The domestic entanglement between the two main characters is all the more highlighted when Herbert goes with the oldest trick in the book in order to win Dan back and continue their work together — having a baby to save the marriage. After Dan metaphorically attempts to break up with Herbert through telling him that he wants to move out, we see the unshakeable confidence of the spectacled scientist temporarily shatter, genuinely taken aback and hurt by the concept of their separation. In an act of desperation West quietly asks, “Daniel, what was it about Meg that you loved?” before offering him Megan’s heart in his hands. The scene visually reflects a marriage proposal, all the more heightened by the fact that Herbert is quite literally proposing to Dan an idea: to recreate his former lover through piecing her together through various women’s body parts. As Herbert disliked Megan while she was alive and shows no interest outside of jealousy towards all the women in Dan’s life, it is clear that the Bride is not meant for the Re-Animator one would expect from the film’s title — the groom is instead Dan Cain.

Dan says “I do”, Bride of Re-Animator

The one and only facet of Dan Cain’s life that Herbert West has no control over and is not a part of is his sex life, and it is not from Herbert’s lack of trying. Herbert is constantly at the edge of infiltrating Dan’s sex life, through showing up on his doorstep mere moments after he and Megan finish having sex in the first film (with Dan still being naked at the start of their interaction), the scrapped nightmare scene involving Dan dreaming about Herbert seductively egging him on to have sex with his newly re-animated girlfriend, and later on in Bride where Herbert walks in on Dan and his new flame Francesca in bed together. Creating the Bride is Herbert’s way of entry into Dan’s love life — If Herbert cannot provide Dan with the normalcy he longs for (read: traditional heterosexuality) they will masquerade it together through their queerness through the creation of the Bride. As Harry M. Benshoff states in Monsters in the Closet: Homosexuality and the Horror Film, “Heterosexualized necrophilia is the queer desire that can be named; homosexuality can only be suggested through a camp aesthetic manifested in performance, design and reception” (212).

Much like how Herbert’s experiments do not fully replicate life (despite his protests of the contrary), Herbert’s odd obsession with domesticity does not replicate its traditionally heteronormative connotations — it is off, or rather, queered. By creating Dan’s love interest with his own hands, Herbert maintains control and fully becomes Dan’s world, free from outside distractions and influence. One could even argue that because Herbert came up with and physically created the Bride himself that she is meant to be an extension of him. This is symbolically eluded to in the film through the parallelism of West and the Bride extending the same heart towards Dan, the film bookended with both characters offering him “their” heart as a proposal.

# REQUIRED WORK
A. List every way the Re-Animator essay gives of Herbert being at the edge of infiltrating Dan's sex life.
B. Reproduce the part of the Re-Animator essay that begins at the words "Much like how" and stops after the words "as a proposal.".
C. Resume the Re-Animator essay from where it stops.

# Stored items from a collection
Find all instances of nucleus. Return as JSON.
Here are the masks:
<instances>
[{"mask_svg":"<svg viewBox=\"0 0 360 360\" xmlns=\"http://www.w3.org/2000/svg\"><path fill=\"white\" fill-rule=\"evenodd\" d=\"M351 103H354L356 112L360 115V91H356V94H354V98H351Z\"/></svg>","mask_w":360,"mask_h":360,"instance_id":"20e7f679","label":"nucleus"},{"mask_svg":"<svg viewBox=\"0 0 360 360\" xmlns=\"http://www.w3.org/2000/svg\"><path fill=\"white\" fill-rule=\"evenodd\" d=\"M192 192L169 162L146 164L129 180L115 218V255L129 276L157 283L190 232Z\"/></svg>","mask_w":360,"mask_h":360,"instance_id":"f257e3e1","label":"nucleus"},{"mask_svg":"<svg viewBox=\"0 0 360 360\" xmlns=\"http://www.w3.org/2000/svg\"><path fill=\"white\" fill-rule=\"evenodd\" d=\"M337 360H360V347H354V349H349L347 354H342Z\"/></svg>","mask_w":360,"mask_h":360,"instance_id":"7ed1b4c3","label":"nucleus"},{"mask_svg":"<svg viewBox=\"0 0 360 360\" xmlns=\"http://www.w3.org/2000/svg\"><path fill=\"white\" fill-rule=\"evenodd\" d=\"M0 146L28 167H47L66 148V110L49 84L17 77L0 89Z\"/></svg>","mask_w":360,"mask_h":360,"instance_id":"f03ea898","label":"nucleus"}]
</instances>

# RESPONSES BY ITEM NUMBER
A.
- Herbert shows up on Dan's doorstep mere moments after Dan and Megan finish having sex in the first film, with Dan still naked at the start of their interaction.
- In a scrapped nightmare scene, Dan dreams about Herbert seductively egging him on to have sex with his newly re-animated girlfriend.
- In Bride, Herbert walks in on Dan and his new flame Francesca in bed together.

B.
Much like how Herbert’s experiments do not fully replicate life (despite his protests of the contrary), Herbert’s odd obsession with domesticity does not replicate its traditionally heteronormative connotations — it is off, or rather, queered. By creating Dan’s love interest with his own hands, Herbert maintains control and fully becomes Dan’s world, free from outside distractions and influence. One could even argue that because Herbert came up with and physically created the Bride himself that she is meant to be an extension of him. This is symbolically eluded to in the film through the parallelism of West and the Bride extending the same heart towards Dan, the film bookended with both characters offering him “their” heart as a proposal.

C.
Herbert and the Bride’s paralleled proposal, Bride of Re-Animator

As Herbert lays a sheet down on the operating table and rests Meg’s heart on top of it, Bruce Abbott in Bride’s commentary track remarks “This really borders on being sexual for Herbert. Very much so”. Indeed, the scene almost feels as though Herbert is making up their bed, in preparation for the conception of their own creation.

Trying for a baby, Bride of Re-Animator

There are two main “beds” shown in Dan and Herbert’s home, Dan’s and the operating table the Bride is made on. Through the absence of Herbert’s bed and the sexual subtext rife in re-animation itself, the operating table could metaphorically represent “their bed”, as that is where the two men through the injection of a primordial fluid create life together without the aid of a woman. This subtext adds layers to Herbert’s reaction to seeing Dan having sex with Francesca, the palpable jealousy, sadness and sense of betrayal feeling akin to a cheating scene.

Before his date with Francesca (a date that Dan interestingly forgets about while swept up in his work with Herbert), the two doctors bicker while tinkering away at their bride, with Herbert urging Dan to be careful in order to avoid experiencing any “premature re-animation”. Blood abruptly spurting out of their specimen, Cain immediately chastises West, who looks down in embarrassment. This is one of many instances in the film where while operating with West blood spurts out either on or towards Cain, the man even getting a facial painted on him later on in the hospital. As director Roberta Findlay said in a featurette for her horror film Blood Sisters, “You know the money shots in porn films? Well, this was just a different substance: it was red”.

Moments of “premature reanimation”, between two men, Bride of Re-Animator

Interrupted by Francesca ringing their doorbell upstairs, Herbert quietly sighs to himself, practically pouting in disappointment as Dan leaves for his date. In a moment of “I hate to see you go, but I love to watch you leave” Herbert gazes at some eye candy while Dan takes off his scrubs, revealing his chiselled form.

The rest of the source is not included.